Robert McKee est affirmatif. La réécriture a lieu à tous moments. On ne cesse de réécrire tout au long du processus de la création. On ajoute des scènes enveloppant un personnage qui sont autant d’événements nouveaux qu’il traverse. On est comme dans une phase de test. Et s’il lui arrivait ceci plutôt que cela et on réécrit ainsi toute une séquence.

On retravaille aussi les personnalités des personnages. On teste de nouveaux comportements. Ou bien on supprime des personnages et on en invente de nouveaux. On modifie constamment leur nature et on les jette dans des situations qui n’avaient pas été planifiées.

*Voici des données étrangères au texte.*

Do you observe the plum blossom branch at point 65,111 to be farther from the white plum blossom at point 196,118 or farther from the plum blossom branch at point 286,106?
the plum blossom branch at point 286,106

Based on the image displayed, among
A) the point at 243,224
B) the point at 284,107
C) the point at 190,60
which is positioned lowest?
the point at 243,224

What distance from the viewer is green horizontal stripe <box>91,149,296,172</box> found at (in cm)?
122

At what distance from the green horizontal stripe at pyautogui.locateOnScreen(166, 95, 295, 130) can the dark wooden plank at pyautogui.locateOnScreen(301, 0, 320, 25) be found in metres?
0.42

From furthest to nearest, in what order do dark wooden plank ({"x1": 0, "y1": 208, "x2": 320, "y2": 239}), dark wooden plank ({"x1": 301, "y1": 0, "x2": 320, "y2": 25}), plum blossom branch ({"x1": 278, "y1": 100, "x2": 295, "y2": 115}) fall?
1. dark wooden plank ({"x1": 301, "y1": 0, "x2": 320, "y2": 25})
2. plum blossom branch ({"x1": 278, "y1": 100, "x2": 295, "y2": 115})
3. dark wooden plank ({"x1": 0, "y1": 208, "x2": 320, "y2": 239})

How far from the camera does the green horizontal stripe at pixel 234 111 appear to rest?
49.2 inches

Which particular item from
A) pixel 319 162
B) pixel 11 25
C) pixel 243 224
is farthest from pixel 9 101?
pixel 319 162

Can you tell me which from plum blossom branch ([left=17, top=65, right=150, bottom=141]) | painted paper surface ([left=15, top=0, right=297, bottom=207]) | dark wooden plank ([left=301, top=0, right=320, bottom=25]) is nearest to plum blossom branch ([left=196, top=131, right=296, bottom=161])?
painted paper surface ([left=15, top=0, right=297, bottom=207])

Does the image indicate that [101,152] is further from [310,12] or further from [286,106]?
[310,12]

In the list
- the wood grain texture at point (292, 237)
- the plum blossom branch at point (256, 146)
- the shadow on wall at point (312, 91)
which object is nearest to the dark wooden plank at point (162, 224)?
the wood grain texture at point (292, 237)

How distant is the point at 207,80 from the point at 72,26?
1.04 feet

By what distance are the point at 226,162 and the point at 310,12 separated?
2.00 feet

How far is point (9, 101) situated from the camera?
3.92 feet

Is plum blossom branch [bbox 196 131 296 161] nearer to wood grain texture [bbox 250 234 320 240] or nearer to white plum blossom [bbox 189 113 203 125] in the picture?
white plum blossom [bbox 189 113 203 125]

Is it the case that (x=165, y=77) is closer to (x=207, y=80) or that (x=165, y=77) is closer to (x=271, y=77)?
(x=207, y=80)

Si l’on a planifié son histoire (notons immédiatement la différence entre récit et histoire : le récit est la suite chronologique de ce qu’il se passe dans l’histoire. L’histoire agence à sa manière les différents événements. Ce qui signifie que l’histoire n’est pas forcément linéaire à la manière de Citizen Kane d’Orson Welles, d’A bout de souffle de Jean-Luc Godard, de Pulp Fiction de Quentin Tarantino ou encore Memento de Christopher Nolan), donc, si l’auteur a planifié son histoire (organisant les événements indépendamment de leur dimension spatio-temporelle), Robert McKee constate que ce plan est souvent bouleversé dans le cours de l’écriture.
On supprime des scènes, on rajoute des scènes, nous sommes dans une réécriture constante pendant le processus même de l’écriture.

Peaufiner

La réécriture consiste aussi à améliorer des scènes déjà écrites. C’est en quelque sorte une recréation pour tenter d’insuffler davantage de force dans la scène, lui donner plus de puissance.

Et puis, lorsque vous aurez écrit les dialogues, ou bien dans le cours de l’écriture des dialogues, vous reviendrez sur vos pas. Vous supprimerez des lignes de dialogue ou bien vous reformulerez vos dialogues. C’est déjà de la réécriture. C’est une opération simultanée à l’écriture.

On cherche de nouveaux lieux, on essaie de nouvelles images, on modifie le rythme. On reconfigure son texte au moment même où on l’écrit. Selon McKee, la réécriture est une expérience ou plutôt c’est une quête de nouvelles expériences. C’est de l’improvisation.

Ce qu’il faut comprendre, c’est que la réécriture change l’histoire. Peut-être pas le récit, mais l’histoire certainement. La réécriture, c’est un changement de texture. Les événements seront tissés autrement. Les personnages verront leurs portraits modifiés.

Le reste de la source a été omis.